Algo así debió de pensar el padre Ángel, el hombre de la bufanda roja y la bondad infinita, cuando decidió abrir las puertas de la iglesia de San Antón a los sin techo, a los perdidos, a los que ya no tienen a quién rezar ni dónde dormir. Pero la salvación, en este Madrid que se devora a sí mismo, siempre tiene un precio.
La historia de esta iglesia es, en sí misma, la historia de la ciudad. Fue hospital de leprosos hasta que Carlos IV se la entregó a los Escolapios. Más tarde, el Vaticano le regaló al rey los restos de San Valentín, mártir de los enamorados. Siglos después, en 2015, la Conferencia Episcopal decidió reabrir el templo —cerrado durante años al culto— y cedérselo a Mensajeros de la Paz, la fundación del padre Ángel. Aquel gesto de caridad se convirtió en símbolo de apertura y esperanza. Hasta que la caridad empezó a oler mal.

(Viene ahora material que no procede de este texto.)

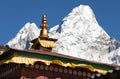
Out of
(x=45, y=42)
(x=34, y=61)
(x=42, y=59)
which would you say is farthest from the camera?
(x=45, y=42)

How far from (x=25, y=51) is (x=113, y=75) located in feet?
26.9

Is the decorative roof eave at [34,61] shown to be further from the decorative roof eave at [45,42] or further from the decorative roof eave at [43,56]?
the decorative roof eave at [45,42]

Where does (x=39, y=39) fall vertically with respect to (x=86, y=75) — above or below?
above

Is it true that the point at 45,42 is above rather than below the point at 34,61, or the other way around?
above

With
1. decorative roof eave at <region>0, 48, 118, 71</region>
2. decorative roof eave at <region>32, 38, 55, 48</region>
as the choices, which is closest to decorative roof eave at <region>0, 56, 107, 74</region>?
decorative roof eave at <region>0, 48, 118, 71</region>

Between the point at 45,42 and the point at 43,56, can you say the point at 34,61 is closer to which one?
the point at 43,56

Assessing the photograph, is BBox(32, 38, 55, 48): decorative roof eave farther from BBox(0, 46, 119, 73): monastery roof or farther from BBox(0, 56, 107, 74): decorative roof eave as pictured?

Lo que hoy sucede a las puertas de San Antón poco tiene que ver con la parábola del descanso del alma. Vecinos de Chueca y de la calle de Hortaleza denuncian que el templo se ha transformado en un foco de inseguridad y degradación. Dense un paseo y lo comprobarán ustedes mismos. Telemadrid contaba hace unos días que la zona es escenario habitual de peleas, trapicheo de drogas, robos e incluso escenas sexuales apoyadas en la pared. Hay quienes aseguran que el suelo donde se reparten los bocadillos está marcado por el pis y los gritos de cada madrugada. Dentro, los jardines que bordean el templo tampoco escapan al desorden.
Según publicó 'Iglesia Noticias', el espacio se usa para drogarse, defecar o fornicar, y varios extrabajadores denunciaron agresiones y amenazas mientras intentaban poner orden. Uno de ellos afirmó haber sido amenazado con un cuchillo por exigir que se respetaran los horarios.
La parroquia, nacida para dar cobijo, se ha convertido —según los vecinos— en un refugio de sombras. La presión mediática ha sido tal, que el propio padre Ángel ha tenido que ponerse la bufanda roja y dar la cara. En una entrevista con La Sexta admitió que «algunas personas que acuden a la iglesia, si lo hacen bajo los efectos del alcohol, pueden gritar o hacer alguna de las cosas denunciadas». No es una confesión menor: significa reconocer que la frontera entre la ayuda y el descontrol se ha desdibujado.
Ante la tensión, el templo ha movido ficha. Según Onda Cero, se ha cambiado el horario del reparto de alimentos, concentrándolo en la mañana para evitar los tumultos nocturnos que acababan en bronca o en intervención policial. El gesto busca calmar los ánimos, aunque pocos creen que con eso baste. Porque lo que ocurre en la puerta de San Antón ya no es solo cuestión de horarios, sino de modelo: de cómo se gestiona la compasión cuando se mezcla con la miseria y la calle. Es una paradoja que San Antón sea el patrón de los animales. En estos diez años, los alrededores se han convertido en un zoo de miserias humanas.
Los vecinos, cansados, piden el cierre o la reubicación del proyecto. Ellos hablan de miedo: de salir de casa y encontrarse con jeringuillas, broncas y olor a orina. El padre Ángel, en cambio, habla de misericordia: de abrir las puertas sin preguntar quién eres ni de dónde vienes. Y entre ambos discursos —el de la caridad y el del hartazgo— se libra una batalla invisible, tan madrileña como el propio templo.
Porque San Antón ya no es solo una iglesia: es el espejo donde se miran dos ciudades distintas. La que quiere ayudar y la que ya no puede más. Y quizás ahí esté la verdadera parábola: que a veces, cuando uno abre la puerta para aliviar el dolor del mundo, el infierno entra por ella.